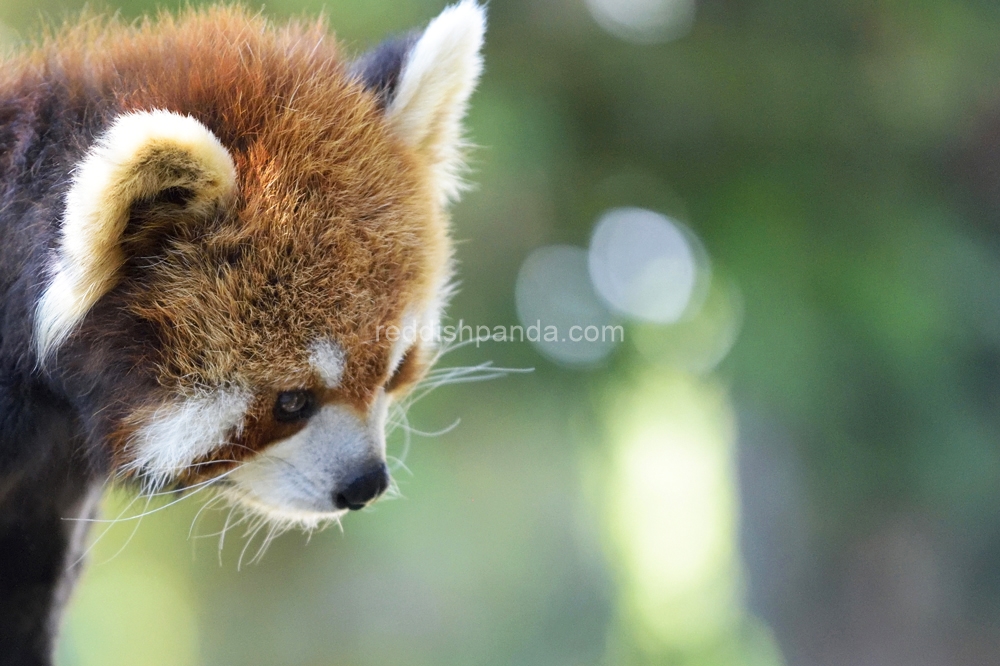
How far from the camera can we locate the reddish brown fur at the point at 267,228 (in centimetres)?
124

...

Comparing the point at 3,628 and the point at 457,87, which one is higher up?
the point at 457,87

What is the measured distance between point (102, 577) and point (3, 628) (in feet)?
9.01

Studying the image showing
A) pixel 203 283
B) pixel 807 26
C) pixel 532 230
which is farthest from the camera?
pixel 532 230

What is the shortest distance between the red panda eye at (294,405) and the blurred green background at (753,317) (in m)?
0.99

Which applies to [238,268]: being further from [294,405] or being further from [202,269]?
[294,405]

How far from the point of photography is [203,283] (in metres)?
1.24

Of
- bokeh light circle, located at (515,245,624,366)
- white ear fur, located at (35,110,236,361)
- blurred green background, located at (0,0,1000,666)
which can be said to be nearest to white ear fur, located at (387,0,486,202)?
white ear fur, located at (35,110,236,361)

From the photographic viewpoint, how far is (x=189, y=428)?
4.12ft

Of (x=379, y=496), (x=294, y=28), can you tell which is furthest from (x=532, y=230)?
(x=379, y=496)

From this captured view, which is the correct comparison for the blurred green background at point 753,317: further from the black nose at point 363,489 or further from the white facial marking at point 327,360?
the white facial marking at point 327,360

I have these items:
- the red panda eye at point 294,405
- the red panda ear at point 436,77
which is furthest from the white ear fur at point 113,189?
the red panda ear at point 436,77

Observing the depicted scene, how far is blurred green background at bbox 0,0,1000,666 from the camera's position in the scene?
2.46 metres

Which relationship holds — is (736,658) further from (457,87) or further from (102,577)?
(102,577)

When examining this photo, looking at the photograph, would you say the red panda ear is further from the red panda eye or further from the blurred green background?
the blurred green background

--

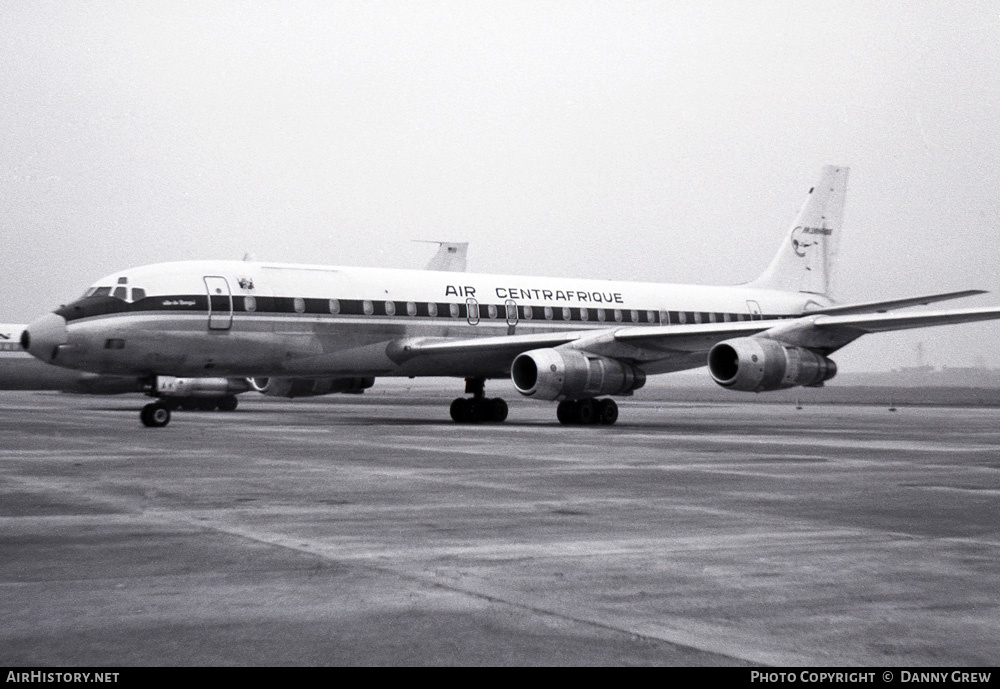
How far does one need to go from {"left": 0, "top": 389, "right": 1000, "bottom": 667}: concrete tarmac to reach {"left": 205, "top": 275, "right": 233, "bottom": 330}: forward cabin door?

» TASK GOAL
Write the data above as a JSON list of strings, one string per line, skipping blank lines. Include only the lines between the one holding "I have these" and the one holding "2.46 metres", inclusive.

» EXERCISE RESPONSE
[
  "I have these items:",
  "- the red panda eye at point 294,405",
  "- the red panda ear at point 436,77",
  "which is furthest from the white ear fur at point 113,189?",
  "the red panda ear at point 436,77",
  "Observing the depicted scene, how far is blurred green background at bbox 0,0,1000,666 from the camera's position in the scene?",
  "2.46 metres"
]